12:00 PM – 1:15 PM Lunch: Policymaker Panel
Current and former leaders from Capitol Hill, the administration, and local government share how they consume information, what they need to make decisions, and what researchers do right and wrong. Moderated by Donnie Charleston, director of state and local fiscal policy engagement at the Urban Institute.
1:30 PM – 2:15 PM Insider's View: Media Panel
Current and former print, radio, and television reporters explain what the media wants and what researchers and experts do right and wrong when they interview.

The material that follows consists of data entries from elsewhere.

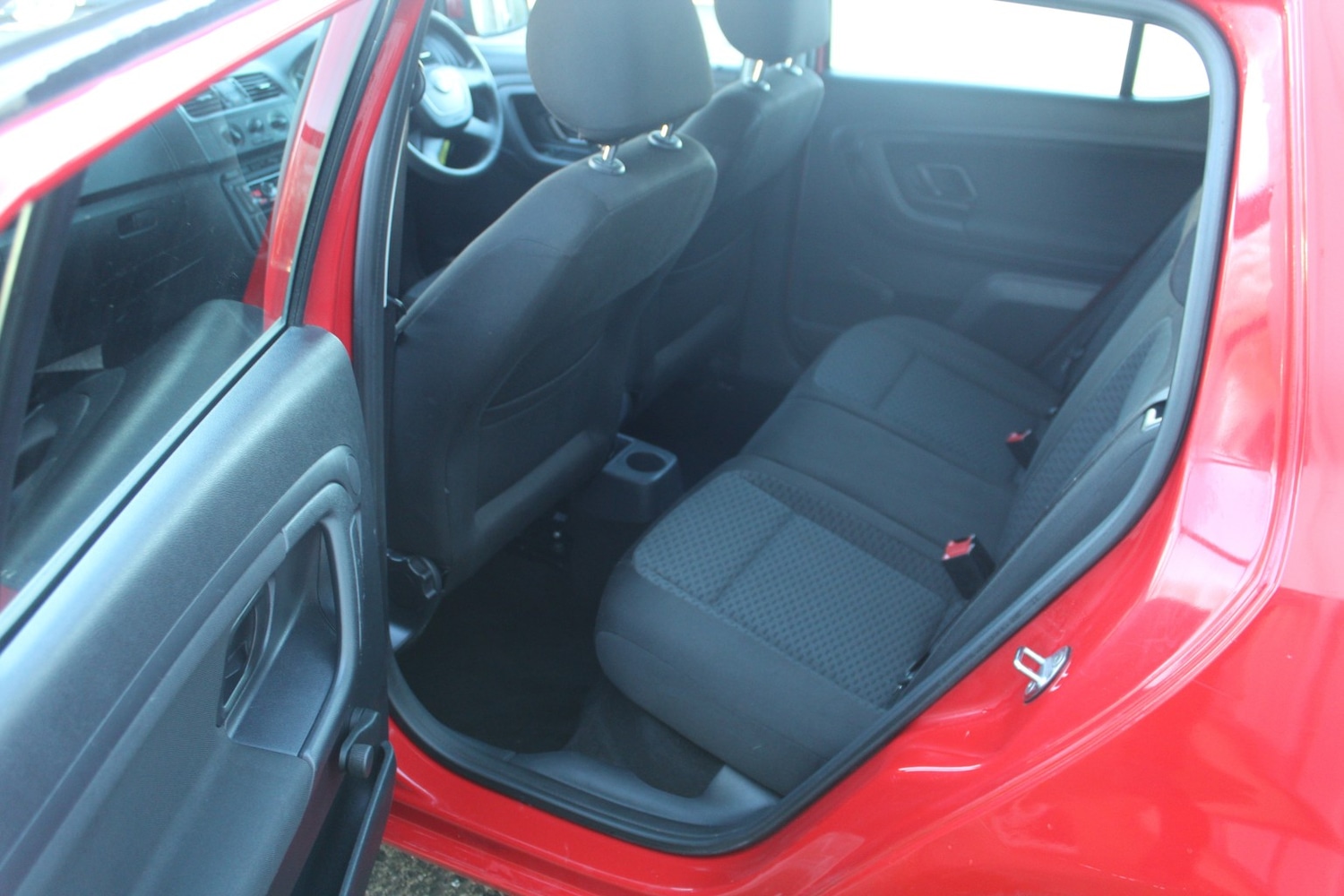 Used Skoda Fabia 2012 for sale - 77595326: Photo 12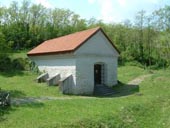  A Mithraeum védőépülete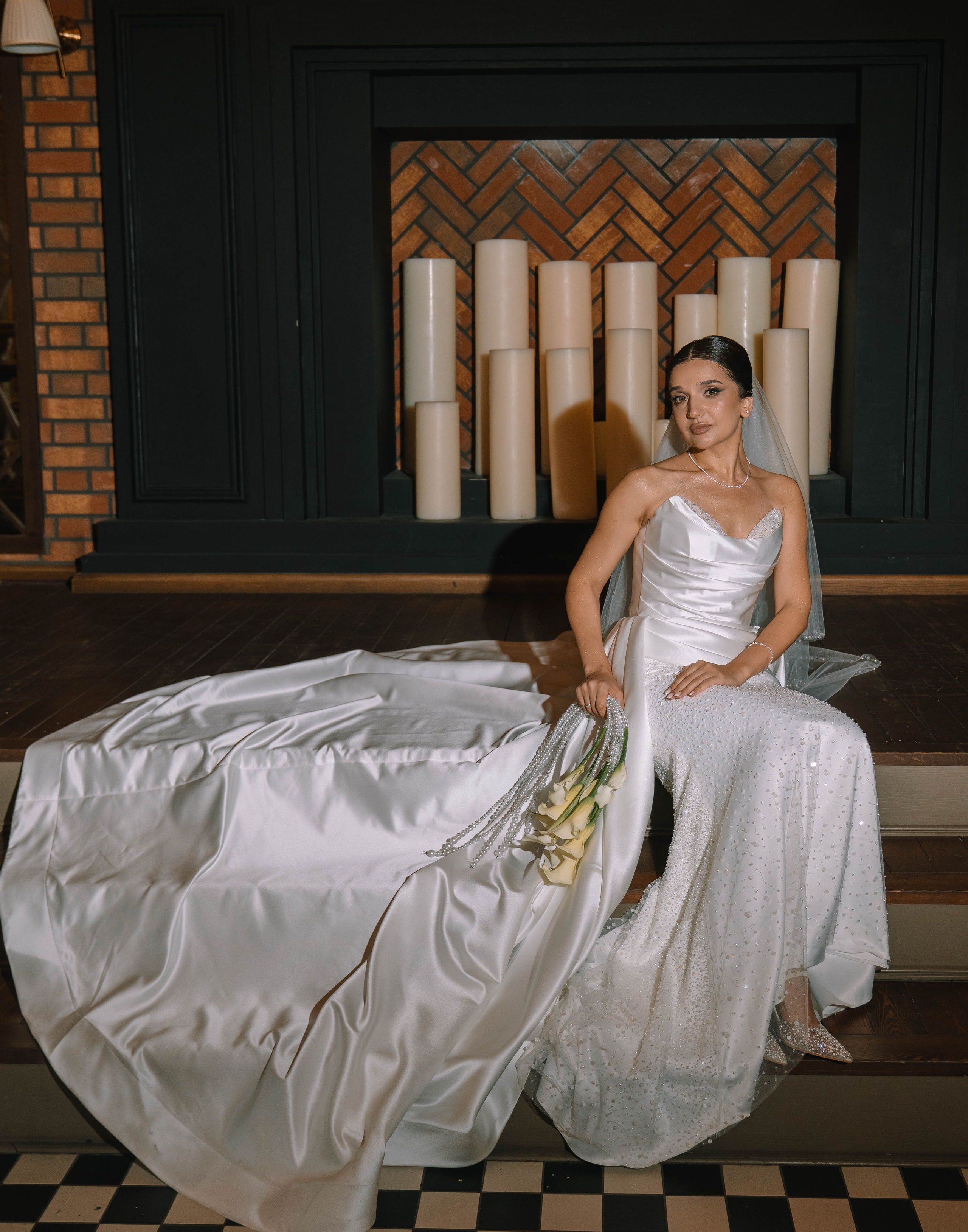 Z&A. Свадебный фотограф в Саратове и Москве Гусейнова Рухия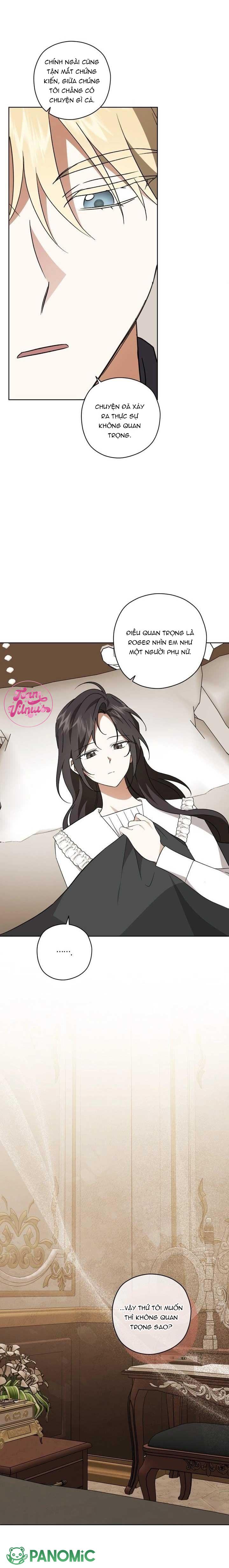 Kính Gửi Nhà Tài Trợ Ẩn Danh Đáng Kính - Chap 44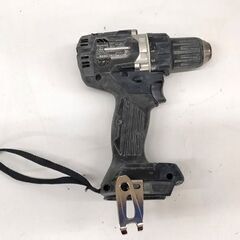 マキタ 18V 充電式ドライバドリル DF484D 動作OK 本体のみ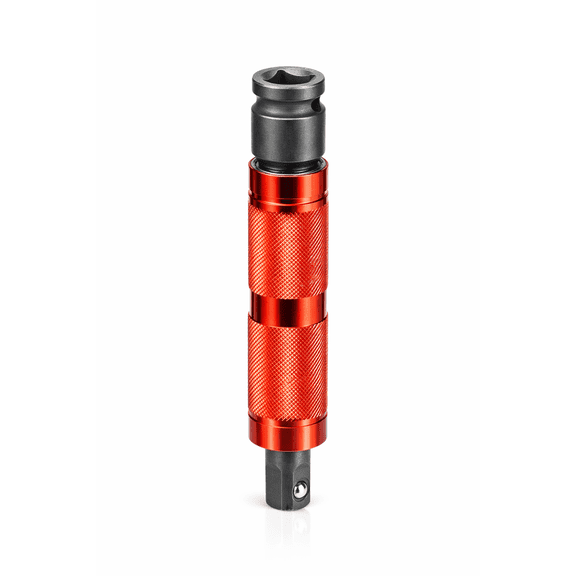 Powerbuilt 1/2" DR 6" SPINNING IMPACT EXTENSION BAR - 647640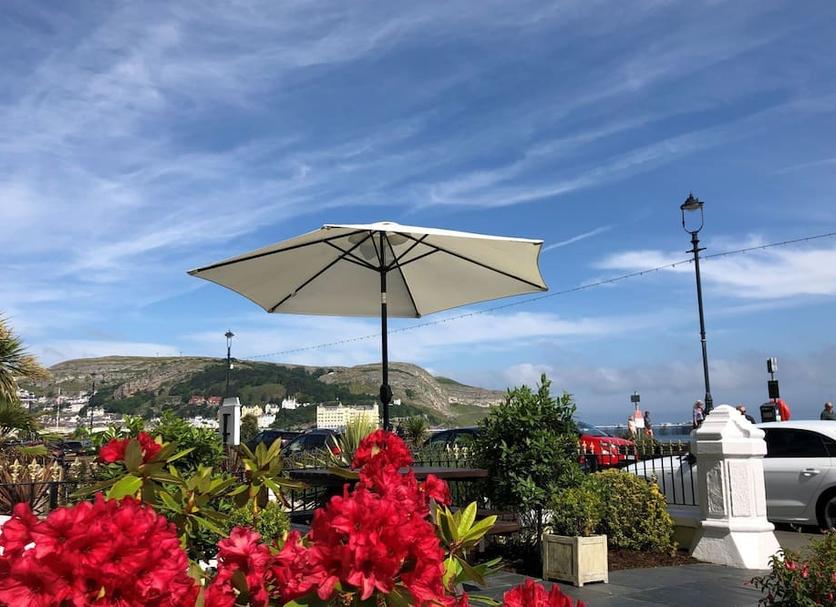 Outdoor view Photo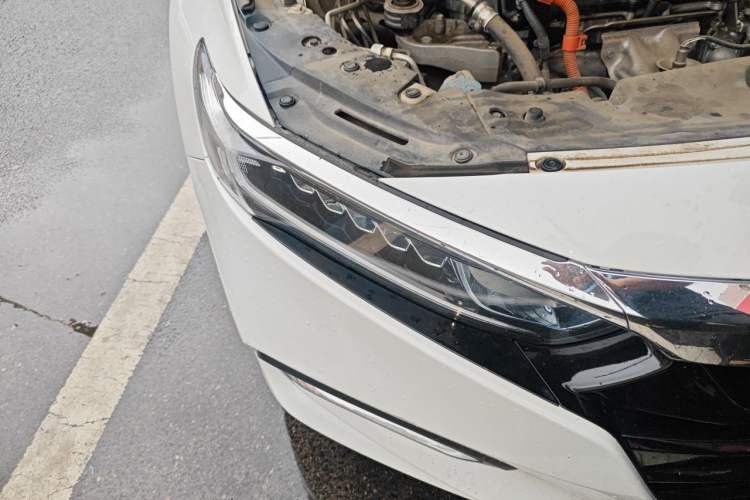 Used Honda Accord 2018 Rui·Hybrid 2.0L Rui Ku Edition China VI Right Front Headlight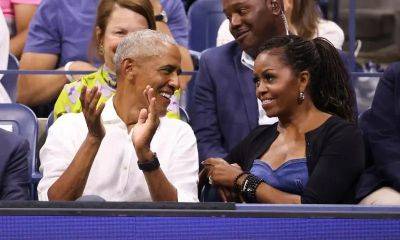 Couple jokingly invites The Obamas to their wedding and get a surprise letter back - us.hola.com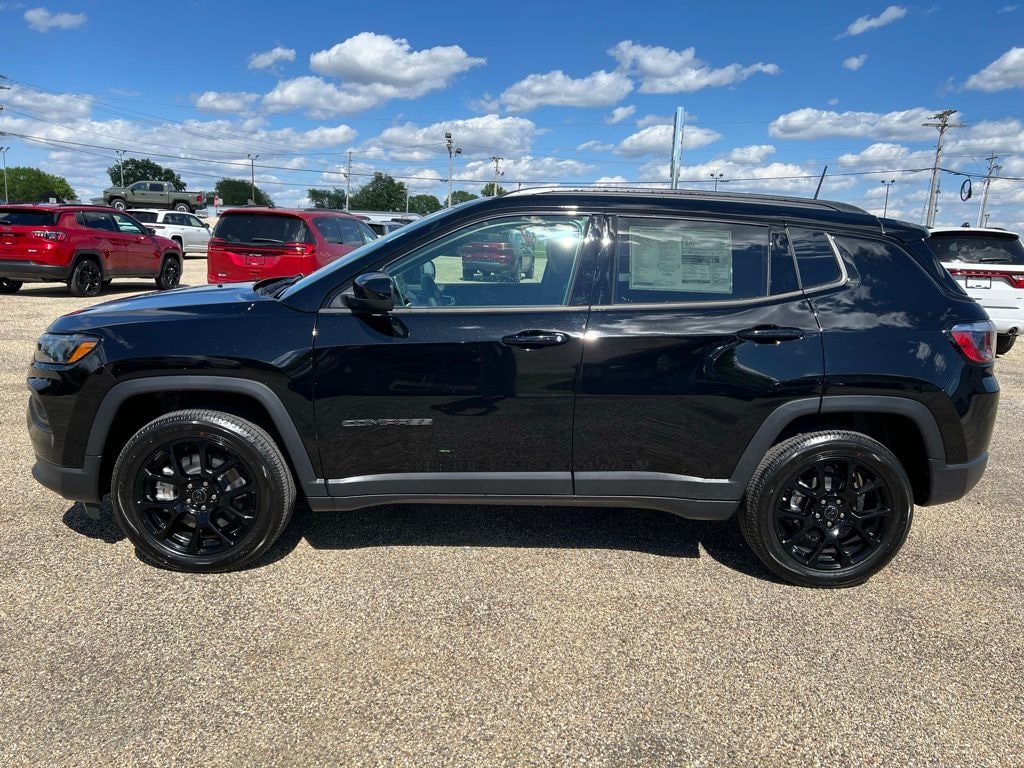 New 2026 Jeep Compass Sport Utility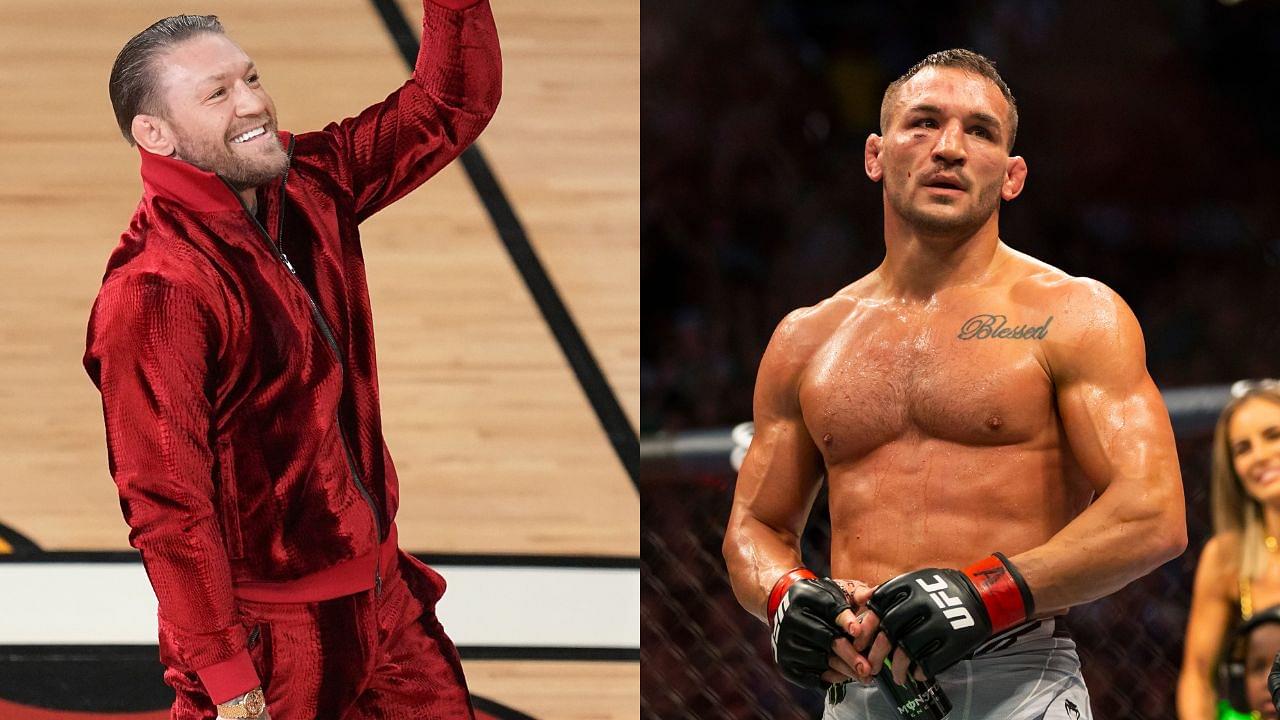 Conor McGregor's Recent Return Announcement Sparks Hilarious Memes Targeting Michael Chandler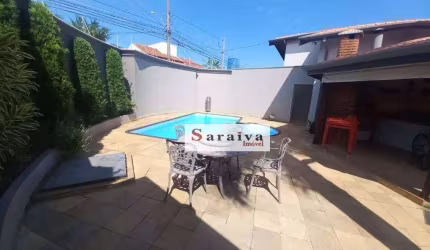 Casa com 4 dormitórios à venda, 1000 m² por R$ 1.300.000,00 - Jardim Chácara Auler - Jaú/SP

Moderated by Stu Kantor, the Media Relations Manager at the Urban Institute, this panel discussion will provide workshop attendees with an inside view of how reporters view research and what they need to use it in the newsroom.
2:15 PM – 3:15 PM

Breakout sessions

  • Media 101 – Urban’s Stu Kantor
    This small group breakout session, attendees will discuss ways to more effectively pitch their content to reporters and practice their interview skills.
     
  • Digital 101 – Urban’s David Connell
    Attendees will learn the basics of blogging and specific steps to create and use the Twitter social media platform.
     
  • Data Viz 101 – Urban’s Jon Schwabish
    Attendees get hands-on experience with Microsoft Excel to create better, more effective data visualizations.
3:15 PM – 4:00 PM

Communicating Research: Perspectives from Other Organizations

Panlists include:

  • Bridget Lowell, Vice President, Strategic Communications and Outreach, Urban Institute (Moderator)
  • Shannon Buckingham, Vice President for Communications and External Affairs, Center on Budget and Policy Priorities
  • David Roberts, Director of Strategic Communications, Mathematica Policy Research
  • Linda Roth, Vice President of External Relations, Wilson Center
4:00 PM – 4:25 PM Create and Develop a Successful Policy Impact Plan
Bring concepts together to create a seamless dissemination and outreach strategy for your research. Emphasize themes and messages across various media platforms to shape the audiences’ understanding. Kate Villarreal, director of strategic communications for the Urban Institute, talks about unifying different messages and products under a cohesive dissemination and outreach strategy.